*** Opening of Dataset records ***

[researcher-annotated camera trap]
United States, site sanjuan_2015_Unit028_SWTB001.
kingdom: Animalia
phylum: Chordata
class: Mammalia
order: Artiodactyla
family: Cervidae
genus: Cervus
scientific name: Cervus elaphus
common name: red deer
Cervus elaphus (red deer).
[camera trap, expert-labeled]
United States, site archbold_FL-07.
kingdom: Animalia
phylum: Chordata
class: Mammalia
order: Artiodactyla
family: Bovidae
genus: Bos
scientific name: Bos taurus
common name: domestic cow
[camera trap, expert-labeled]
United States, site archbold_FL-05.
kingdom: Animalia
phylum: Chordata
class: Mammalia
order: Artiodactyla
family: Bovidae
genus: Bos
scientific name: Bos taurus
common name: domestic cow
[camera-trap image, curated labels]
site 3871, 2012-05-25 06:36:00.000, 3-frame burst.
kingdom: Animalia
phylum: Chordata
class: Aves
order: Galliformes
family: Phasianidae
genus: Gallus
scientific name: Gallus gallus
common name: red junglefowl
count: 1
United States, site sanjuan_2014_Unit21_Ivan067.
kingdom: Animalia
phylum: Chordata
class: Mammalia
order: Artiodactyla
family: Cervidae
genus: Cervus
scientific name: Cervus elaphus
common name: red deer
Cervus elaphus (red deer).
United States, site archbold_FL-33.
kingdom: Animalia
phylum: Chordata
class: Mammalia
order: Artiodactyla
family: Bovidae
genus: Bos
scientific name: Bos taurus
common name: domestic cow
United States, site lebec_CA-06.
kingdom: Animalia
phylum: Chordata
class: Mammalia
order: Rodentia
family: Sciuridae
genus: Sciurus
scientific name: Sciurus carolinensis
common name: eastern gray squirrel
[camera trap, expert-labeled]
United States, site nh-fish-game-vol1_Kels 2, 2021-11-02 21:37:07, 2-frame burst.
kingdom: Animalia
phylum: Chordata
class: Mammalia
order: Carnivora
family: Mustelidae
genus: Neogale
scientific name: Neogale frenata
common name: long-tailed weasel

*** Close of Dataset records ***

→ Activity: Determine the number of lines in the data that include the string "frame". Only that number belongs in the answer.

→ Task answer: 2